* Text *
※

Sometimes cpu_idle_wait gets stuck because it might miss CPUS that are
already in idle, have no tasks waiting to run and have no interrupts
going to them.  This is common on bootup when switching cpu idle
governors.

This patch accounts for CPUs already in idle.

Background:
-----------
I notice this while developing the mcount patches, that every once in a
while the system would hang. Looking deeper, the hang was always at boot
up when registering init_menu of the cpu_idle menu governor. Talking
with Thomas Gliexner, we discovered that one of the CPUS had no timer
events scheduled for it and it was in idle (running with NO_HZ). So the
CPU would not set the cpu_idle_state bit.

Hitting sysrq-t a few times would eventually route the interrupt to the
stuck CPU and the system would continue.

Note, I would have used the PDA isidle but that is set after the
cpu_idle_state bit is cleared, and would leave a window open where we
may miss being kicked.

※

* Records from a dataset *
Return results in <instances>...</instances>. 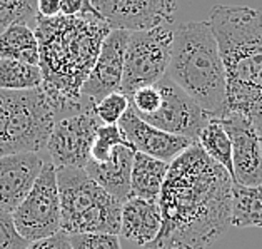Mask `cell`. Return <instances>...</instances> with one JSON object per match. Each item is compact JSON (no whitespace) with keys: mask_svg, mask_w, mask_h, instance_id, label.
I'll return each instance as SVG.
<instances>
[{"mask_svg":"<svg viewBox=\"0 0 262 249\" xmlns=\"http://www.w3.org/2000/svg\"><path fill=\"white\" fill-rule=\"evenodd\" d=\"M232 177L199 144L170 162L159 196L162 226L142 249H207L231 227Z\"/></svg>","mask_w":262,"mask_h":249,"instance_id":"1","label":"cell"},{"mask_svg":"<svg viewBox=\"0 0 262 249\" xmlns=\"http://www.w3.org/2000/svg\"><path fill=\"white\" fill-rule=\"evenodd\" d=\"M35 25L39 66L43 74L42 89L52 104L55 122L94 109V102L80 97V89L112 29L100 15L35 17Z\"/></svg>","mask_w":262,"mask_h":249,"instance_id":"2","label":"cell"},{"mask_svg":"<svg viewBox=\"0 0 262 249\" xmlns=\"http://www.w3.org/2000/svg\"><path fill=\"white\" fill-rule=\"evenodd\" d=\"M210 25L219 44L227 109L262 124V9L215 4Z\"/></svg>","mask_w":262,"mask_h":249,"instance_id":"3","label":"cell"},{"mask_svg":"<svg viewBox=\"0 0 262 249\" xmlns=\"http://www.w3.org/2000/svg\"><path fill=\"white\" fill-rule=\"evenodd\" d=\"M167 77L194 99L209 116L227 114L226 70L209 20L179 24L172 30Z\"/></svg>","mask_w":262,"mask_h":249,"instance_id":"4","label":"cell"},{"mask_svg":"<svg viewBox=\"0 0 262 249\" xmlns=\"http://www.w3.org/2000/svg\"><path fill=\"white\" fill-rule=\"evenodd\" d=\"M57 186L60 197V231L70 234L120 233L122 202L112 197L85 169L57 168Z\"/></svg>","mask_w":262,"mask_h":249,"instance_id":"5","label":"cell"},{"mask_svg":"<svg viewBox=\"0 0 262 249\" xmlns=\"http://www.w3.org/2000/svg\"><path fill=\"white\" fill-rule=\"evenodd\" d=\"M172 25L136 30L125 47L120 92L127 97L140 87L157 84L167 74L172 50Z\"/></svg>","mask_w":262,"mask_h":249,"instance_id":"6","label":"cell"},{"mask_svg":"<svg viewBox=\"0 0 262 249\" xmlns=\"http://www.w3.org/2000/svg\"><path fill=\"white\" fill-rule=\"evenodd\" d=\"M17 233L25 241L35 242L60 233V197L57 168L47 159L27 197L12 213Z\"/></svg>","mask_w":262,"mask_h":249,"instance_id":"7","label":"cell"},{"mask_svg":"<svg viewBox=\"0 0 262 249\" xmlns=\"http://www.w3.org/2000/svg\"><path fill=\"white\" fill-rule=\"evenodd\" d=\"M100 126L94 109L57 120L46 148L55 168L84 169L91 161V149Z\"/></svg>","mask_w":262,"mask_h":249,"instance_id":"8","label":"cell"},{"mask_svg":"<svg viewBox=\"0 0 262 249\" xmlns=\"http://www.w3.org/2000/svg\"><path fill=\"white\" fill-rule=\"evenodd\" d=\"M157 86L162 92V104L157 112L142 120L165 132L197 140L202 127L212 116H209L194 99H190L167 75L159 80Z\"/></svg>","mask_w":262,"mask_h":249,"instance_id":"9","label":"cell"},{"mask_svg":"<svg viewBox=\"0 0 262 249\" xmlns=\"http://www.w3.org/2000/svg\"><path fill=\"white\" fill-rule=\"evenodd\" d=\"M111 29L129 32L172 25L177 0H92Z\"/></svg>","mask_w":262,"mask_h":249,"instance_id":"10","label":"cell"},{"mask_svg":"<svg viewBox=\"0 0 262 249\" xmlns=\"http://www.w3.org/2000/svg\"><path fill=\"white\" fill-rule=\"evenodd\" d=\"M219 119L229 139H231L235 184H241V186H260L262 144L259 127L249 117L231 111Z\"/></svg>","mask_w":262,"mask_h":249,"instance_id":"11","label":"cell"},{"mask_svg":"<svg viewBox=\"0 0 262 249\" xmlns=\"http://www.w3.org/2000/svg\"><path fill=\"white\" fill-rule=\"evenodd\" d=\"M129 30L112 29L102 42L100 52L94 67L80 89V97L97 102L107 94L120 91L124 74L125 47L129 42Z\"/></svg>","mask_w":262,"mask_h":249,"instance_id":"12","label":"cell"},{"mask_svg":"<svg viewBox=\"0 0 262 249\" xmlns=\"http://www.w3.org/2000/svg\"><path fill=\"white\" fill-rule=\"evenodd\" d=\"M119 129L122 132L125 142L136 152H142L150 157L172 162L184 151L195 144V140L165 132L162 129L147 124L130 107L125 111L122 119L119 120Z\"/></svg>","mask_w":262,"mask_h":249,"instance_id":"13","label":"cell"},{"mask_svg":"<svg viewBox=\"0 0 262 249\" xmlns=\"http://www.w3.org/2000/svg\"><path fill=\"white\" fill-rule=\"evenodd\" d=\"M46 159L40 152H20L0 157V211L12 214L27 197Z\"/></svg>","mask_w":262,"mask_h":249,"instance_id":"14","label":"cell"},{"mask_svg":"<svg viewBox=\"0 0 262 249\" xmlns=\"http://www.w3.org/2000/svg\"><path fill=\"white\" fill-rule=\"evenodd\" d=\"M136 151L129 144H119L105 162L89 161L85 165L87 176L105 189L119 202H125L130 196V172Z\"/></svg>","mask_w":262,"mask_h":249,"instance_id":"15","label":"cell"},{"mask_svg":"<svg viewBox=\"0 0 262 249\" xmlns=\"http://www.w3.org/2000/svg\"><path fill=\"white\" fill-rule=\"evenodd\" d=\"M162 214L157 201L129 197L120 211V233L119 236L134 242L139 247L152 242L161 233Z\"/></svg>","mask_w":262,"mask_h":249,"instance_id":"16","label":"cell"},{"mask_svg":"<svg viewBox=\"0 0 262 249\" xmlns=\"http://www.w3.org/2000/svg\"><path fill=\"white\" fill-rule=\"evenodd\" d=\"M170 162L136 152L130 172V196L140 199L157 201L161 196L164 181L167 177Z\"/></svg>","mask_w":262,"mask_h":249,"instance_id":"17","label":"cell"},{"mask_svg":"<svg viewBox=\"0 0 262 249\" xmlns=\"http://www.w3.org/2000/svg\"><path fill=\"white\" fill-rule=\"evenodd\" d=\"M0 59L40 64L39 39L27 22H14L0 34Z\"/></svg>","mask_w":262,"mask_h":249,"instance_id":"18","label":"cell"},{"mask_svg":"<svg viewBox=\"0 0 262 249\" xmlns=\"http://www.w3.org/2000/svg\"><path fill=\"white\" fill-rule=\"evenodd\" d=\"M231 224L234 227H262V184L232 186Z\"/></svg>","mask_w":262,"mask_h":249,"instance_id":"19","label":"cell"},{"mask_svg":"<svg viewBox=\"0 0 262 249\" xmlns=\"http://www.w3.org/2000/svg\"><path fill=\"white\" fill-rule=\"evenodd\" d=\"M195 142L201 146V149L206 152L212 161L221 164L222 168L229 172V176L232 177V182L235 184L231 139H229L219 117H210L207 120V124L202 127V131L199 132V136H197Z\"/></svg>","mask_w":262,"mask_h":249,"instance_id":"20","label":"cell"},{"mask_svg":"<svg viewBox=\"0 0 262 249\" xmlns=\"http://www.w3.org/2000/svg\"><path fill=\"white\" fill-rule=\"evenodd\" d=\"M43 84L40 66L0 59V91H32Z\"/></svg>","mask_w":262,"mask_h":249,"instance_id":"21","label":"cell"},{"mask_svg":"<svg viewBox=\"0 0 262 249\" xmlns=\"http://www.w3.org/2000/svg\"><path fill=\"white\" fill-rule=\"evenodd\" d=\"M119 144H127L120 132L117 124H102L97 134H95L92 149H91V161L94 162H105L111 159L112 151Z\"/></svg>","mask_w":262,"mask_h":249,"instance_id":"22","label":"cell"},{"mask_svg":"<svg viewBox=\"0 0 262 249\" xmlns=\"http://www.w3.org/2000/svg\"><path fill=\"white\" fill-rule=\"evenodd\" d=\"M37 0H0V34L14 22H35Z\"/></svg>","mask_w":262,"mask_h":249,"instance_id":"23","label":"cell"},{"mask_svg":"<svg viewBox=\"0 0 262 249\" xmlns=\"http://www.w3.org/2000/svg\"><path fill=\"white\" fill-rule=\"evenodd\" d=\"M129 97L120 91L107 94L105 97H102L94 104V114L102 124H119V120L122 119L125 111L129 109Z\"/></svg>","mask_w":262,"mask_h":249,"instance_id":"24","label":"cell"},{"mask_svg":"<svg viewBox=\"0 0 262 249\" xmlns=\"http://www.w3.org/2000/svg\"><path fill=\"white\" fill-rule=\"evenodd\" d=\"M70 249H122L120 236L104 233H84L69 236Z\"/></svg>","mask_w":262,"mask_h":249,"instance_id":"25","label":"cell"},{"mask_svg":"<svg viewBox=\"0 0 262 249\" xmlns=\"http://www.w3.org/2000/svg\"><path fill=\"white\" fill-rule=\"evenodd\" d=\"M30 244L17 233L12 214L0 211V249H25Z\"/></svg>","mask_w":262,"mask_h":249,"instance_id":"26","label":"cell"},{"mask_svg":"<svg viewBox=\"0 0 262 249\" xmlns=\"http://www.w3.org/2000/svg\"><path fill=\"white\" fill-rule=\"evenodd\" d=\"M60 15L84 17V15H100V14L92 5V0H60Z\"/></svg>","mask_w":262,"mask_h":249,"instance_id":"27","label":"cell"},{"mask_svg":"<svg viewBox=\"0 0 262 249\" xmlns=\"http://www.w3.org/2000/svg\"><path fill=\"white\" fill-rule=\"evenodd\" d=\"M10 109V91H0V157L7 156L5 151V127Z\"/></svg>","mask_w":262,"mask_h":249,"instance_id":"28","label":"cell"},{"mask_svg":"<svg viewBox=\"0 0 262 249\" xmlns=\"http://www.w3.org/2000/svg\"><path fill=\"white\" fill-rule=\"evenodd\" d=\"M25 249H70V242H69V236L60 231L59 234L52 236V238L30 242Z\"/></svg>","mask_w":262,"mask_h":249,"instance_id":"29","label":"cell"},{"mask_svg":"<svg viewBox=\"0 0 262 249\" xmlns=\"http://www.w3.org/2000/svg\"><path fill=\"white\" fill-rule=\"evenodd\" d=\"M37 17L55 18L60 15V0H37Z\"/></svg>","mask_w":262,"mask_h":249,"instance_id":"30","label":"cell"},{"mask_svg":"<svg viewBox=\"0 0 262 249\" xmlns=\"http://www.w3.org/2000/svg\"><path fill=\"white\" fill-rule=\"evenodd\" d=\"M259 136H260V144H262V124H260V127H259Z\"/></svg>","mask_w":262,"mask_h":249,"instance_id":"31","label":"cell"}]
</instances>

※

* Challenge *
Say whether each statement agrees with the patch description, answering yes or no and quoting the deciding words. 1. The hang always occurred at boot while init_menu of the cpu_idle menu governor was being registered. 2. Pressing sysrq-t a single time was enough to get the system going again. 3. The PDA isidle flag is set before the cpu_idle_state bit is cleared. The material has no connection to the patch description.

* In response *
1. Yes: "the hang was always at boot up when registering init_menu of the cpu_idle menu governor"
2. No: "Hitting sysrq-t a few times would eventually route the interrupt to the stuck CPU and the system would continue."
3. No: "that is set after the cpu_idle_state bit is cleared"